Compositional Zero-Shot Learning experiments
============================================

Code for running the experiments in the paper
Logical Activation Functions: Logit-space equivalents of Probabilistic Boolean Operators
https://openreview.net/forum?id=m6HNNpQO8dc

On the MIT-States dataset using TMN-based architecture.

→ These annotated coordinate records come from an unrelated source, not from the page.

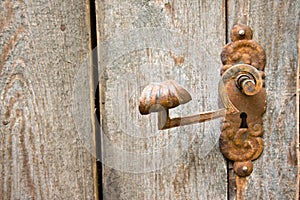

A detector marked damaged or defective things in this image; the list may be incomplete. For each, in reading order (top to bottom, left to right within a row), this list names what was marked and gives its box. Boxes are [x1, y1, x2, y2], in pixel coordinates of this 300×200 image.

rusty door handle [137, 24, 266, 199]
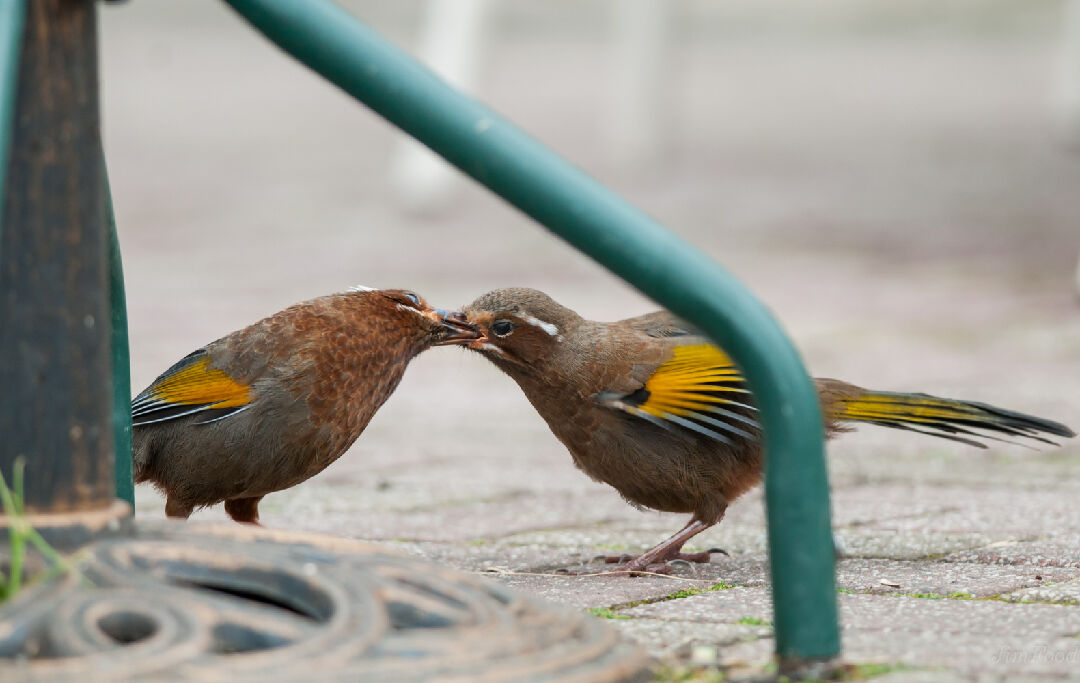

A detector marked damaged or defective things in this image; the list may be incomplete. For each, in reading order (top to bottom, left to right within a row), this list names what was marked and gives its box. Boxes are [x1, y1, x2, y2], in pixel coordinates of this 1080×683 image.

rusty metal post [0, 0, 115, 512]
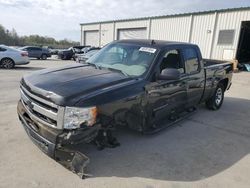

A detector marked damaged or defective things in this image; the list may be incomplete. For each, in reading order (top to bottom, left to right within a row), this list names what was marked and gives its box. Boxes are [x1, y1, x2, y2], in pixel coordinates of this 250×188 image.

damaged front end [17, 100, 102, 178]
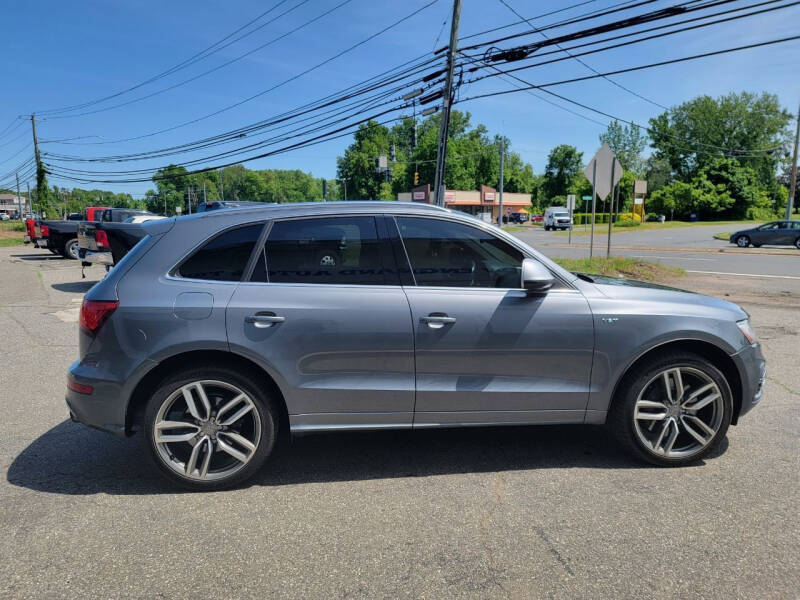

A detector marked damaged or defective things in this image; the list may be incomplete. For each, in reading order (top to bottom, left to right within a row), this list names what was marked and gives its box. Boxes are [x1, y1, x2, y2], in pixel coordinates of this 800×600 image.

cracked pavement [0, 245, 796, 600]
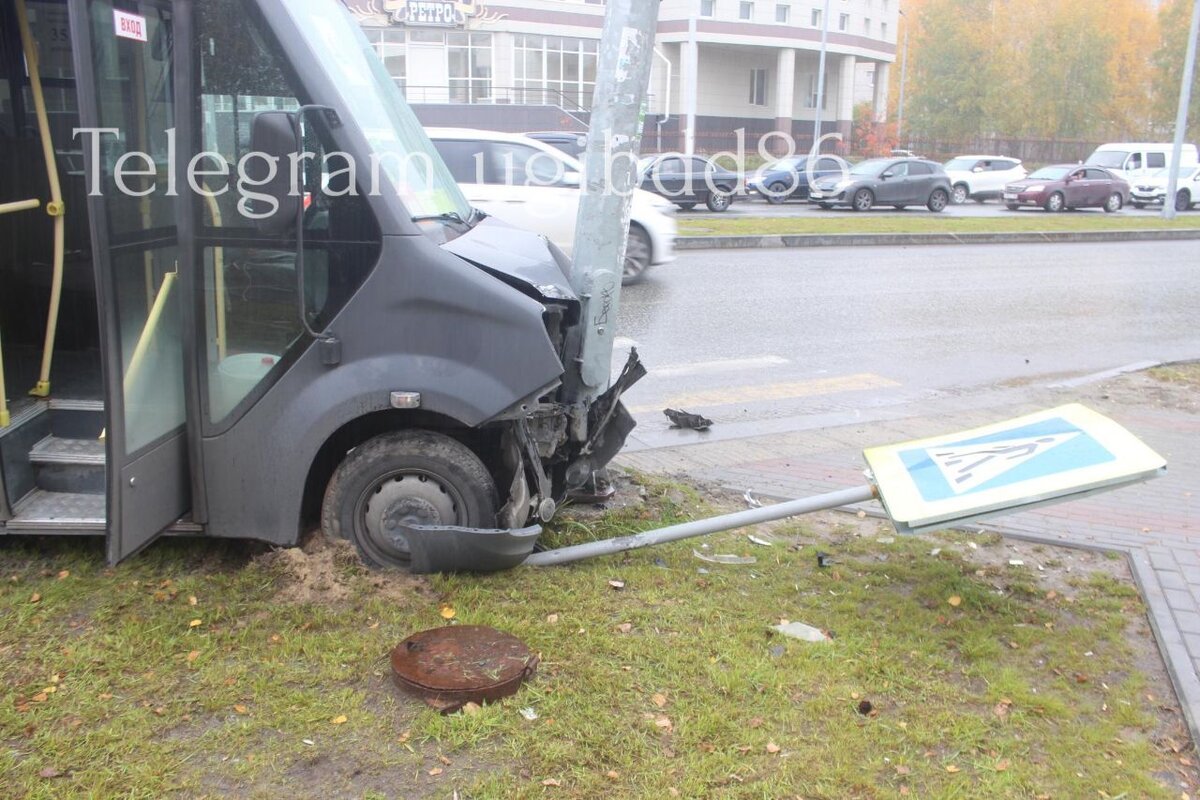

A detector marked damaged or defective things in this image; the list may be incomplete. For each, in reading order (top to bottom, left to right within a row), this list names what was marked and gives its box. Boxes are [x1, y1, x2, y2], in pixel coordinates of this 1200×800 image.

rusty manhole cover [391, 623, 537, 714]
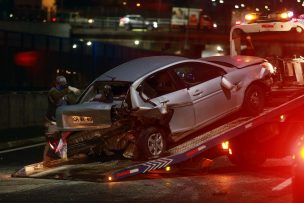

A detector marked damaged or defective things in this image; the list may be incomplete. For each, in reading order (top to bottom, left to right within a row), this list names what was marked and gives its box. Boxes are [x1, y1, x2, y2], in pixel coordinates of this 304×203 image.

damaged white car [46, 55, 274, 160]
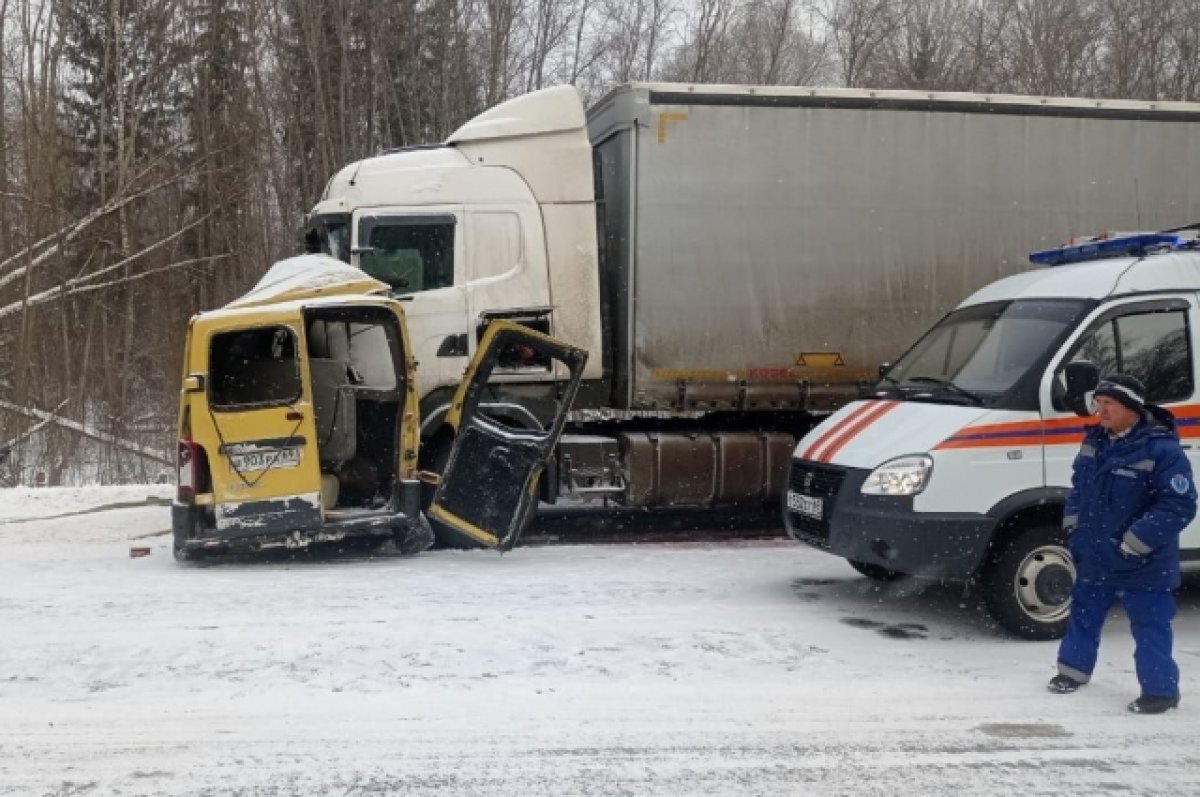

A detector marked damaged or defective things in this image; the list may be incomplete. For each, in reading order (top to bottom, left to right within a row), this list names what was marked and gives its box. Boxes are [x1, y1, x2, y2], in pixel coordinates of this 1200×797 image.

shattered window [208, 326, 300, 408]
damaged yellow van [171, 255, 588, 559]
detached van door [429, 316, 588, 547]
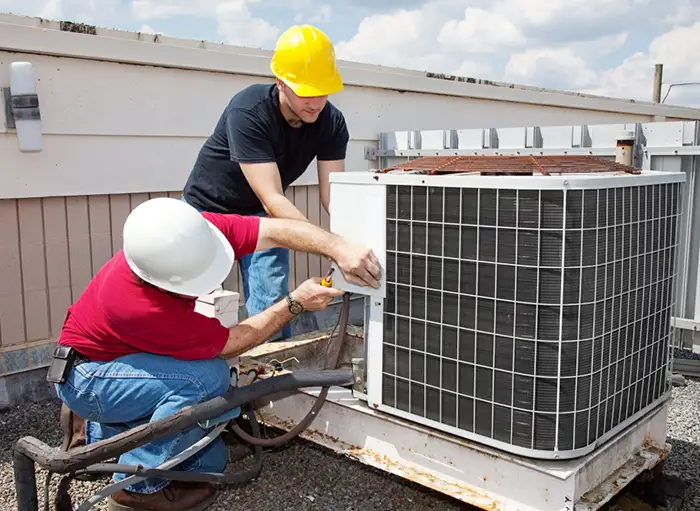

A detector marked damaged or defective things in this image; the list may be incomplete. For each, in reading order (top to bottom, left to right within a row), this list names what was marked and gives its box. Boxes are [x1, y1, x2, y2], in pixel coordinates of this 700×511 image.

This repository was forked from [facebookresearch/taskmodularnets](https://github.com/facebookresearch/taskmodularnets) under the Creative Commons Attribution Non-Commercial 4.0 International license.
The repository contains the official code for the corresponding paper:
Task-Driven Modular Networks for Zero-Shot Compositional Learning<br/>
*Senthil Purushwalkam, Maximilian Nickel, Abhinav Gupta, Marc'Aurelio Ranzato<br/>
arXiv preprint arXiv:1905.05908<br/>*
[Webpage](http://www.cs.cmu.edu/~spurushw/projects/compositional.html) | [Paper](https://arxiv.org/abs/1905.05908) <br/>


Installation
------------

```
# Pick a name for the new environment
ENVNAME=taskmodularnets

# Create the python3.x conda environment, with pip installed
conda create -p "$ENVNAME" -q python=3.9.7 pip

# Activate the environment
conda activate "$ENVNAME"

# Install dependencies
pip install -r requirements.txt

# Download data
bash utils/download_data.sh
```


Training and evaluation
-----------------------

To generate our final results (TMNx architecture, Table 3), run the following bash code.

Each job uses a single GPU, and each takes between 2 and 4.5 hours with a Tesla T4 GPU.
The variance between jobs depends on how many epochs are needed to reach peak performance, which is typically around 5 epochs.
The training process has a patience of 5 epochs to be sure the peak has been discovered, meaning each job typically trains for around 10 epochs before early stopping exits the job.

The bash script `run_TMNx.sh` will train the model with `train_modular.py`, and then evaluate the best model (on the validation set) using the script `test_modular.py` on the test set, for the top-k values k=1,2,3.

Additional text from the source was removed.